Le vrai visage d’Hyppolyte Fourtoul

Bulletin de l’Association 1851-2001, n°12, octobre – novembre 2000.

 

Le vrai visage d’Hippolyte Fortoul

 

Pressé par le président d’une association qui se donne comme vocation la défense du patrimoine dignois, l’inspection académique a apposé sur ses murs le nom d’un homme qui après s’être déclaré républicain, s’est mis au service du pouvoir totalitaire.

Cet homme, né à Digne d’un père qui fut le premier magistrat de la ville, se fit connaître comme ministre de Napoléon III qu’il servit avec docilité. Hippolyte Fortoul fut un universitaire brillant, cela est incontestable, mais ce fut aussi un homme politique : en 1849, les électeurs des Basses Alpes l’avaient envoyé à la Constituante. À cette occasion, au cours de la campagne électorale, Fortoul déclarait : « ma préoccupation a toujours été de découvrir, sous les formes changeantes dont il est revêtu, le droit éternel de la démocratie ». Dans le même temps, le futur ministre prenait contact avec le prince président et, à force de reptation et d’habilité, il se faisait nommer ministre de la marine.

Lorsqu’on fait un retour en arrière sur les antécédents de ce monsieur, on s’aperçoit que la plupart des membres du gouvernement provisoire de 1848, tous républicains, étaient ses amis. Il y avait là aussi Carnot, George Sand, Lamartine, Edgar Quinet, tous écrivains de tendance fortement démocratique. Fortoul, dont le grand père est originaire de Barcelonnette, se flattait d’être « l’ami des républicains et le neveu de Manuel ». Ces paroles étaient prononcées moins de deux ans avant que le même homme ne mette au pas l’Université qui l’avait accueilli.

 

 

La répression qui suivit le coup d’État de Badinguet allait s’exercer dans tous les domaines. Concernant l’Université, c’est le ministre de l’Éducation nationale, Hippolyte Fortoul, qui allait la mener, et ce, avec une rigueur sans pareille.

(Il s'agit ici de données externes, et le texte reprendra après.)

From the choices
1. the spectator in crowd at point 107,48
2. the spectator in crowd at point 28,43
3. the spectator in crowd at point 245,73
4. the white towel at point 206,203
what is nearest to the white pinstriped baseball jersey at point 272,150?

Dans tous les établissements, la discipline fut renforcée, les brimades furent à l’honneur, des proviseurs furent renvoyés, remplacés par des personnes étrangères à l’enseignement. Le 12 avril 1852, Fortoul signa la révocation de Michelet et d’Edgar Quinet. À rappeler que ce ce dernier s’était joint à Carnot pour introduire Fortoul dans l’Université. La réglementation se faisait humiliante. Les horaires prescrits stricts et uniformes ôtaient toute initiative. Le comble fut l’obligation faite aux membres de l’enseignement de se faire couper la barbe, les barbus faisant figure de révolutionnaires. On n’enseignait pas ce que l’on voulait, les interdictions étaient nombreuses : défense d’approuver Robespierre comme Danton, même défense pour Diderot et ses Salons, Rousseau et le Contrat social.

Bien entendu, il était interdit d’exprimer ses propres idées, et de soutenir ses propres opinions politiques. Le mot « défense » était devenu le mot favori du Bas Alpin Hippolyte Fortoul qui, de député républicain, était devenu le serviteur d’un despote. Pendant ce temps, mille Bas Alpins sont condamnés aux travaux forcés ou à la déportation pour s’être dressés contre la tyrannie, pour la liberté et la République.

Pour l’histoire, les Basses Alpes sont restées le seul département à s’être soulevé en masse, réparant ainsi les fautes commises par un de ses fils. Il reste qu’aujourd’hui une plaque portant le nom d’un homme qui fut en son temps blâmé par ses pairs, figure au fronton d’un établissement qui n’aurait jamais dû l’accueillir, faisant ainsi injure aux hommes et aux femmes qui, par deux fois, en 1851 et en 1944, se sont levés contre la tyrannie et pour la défense de la République.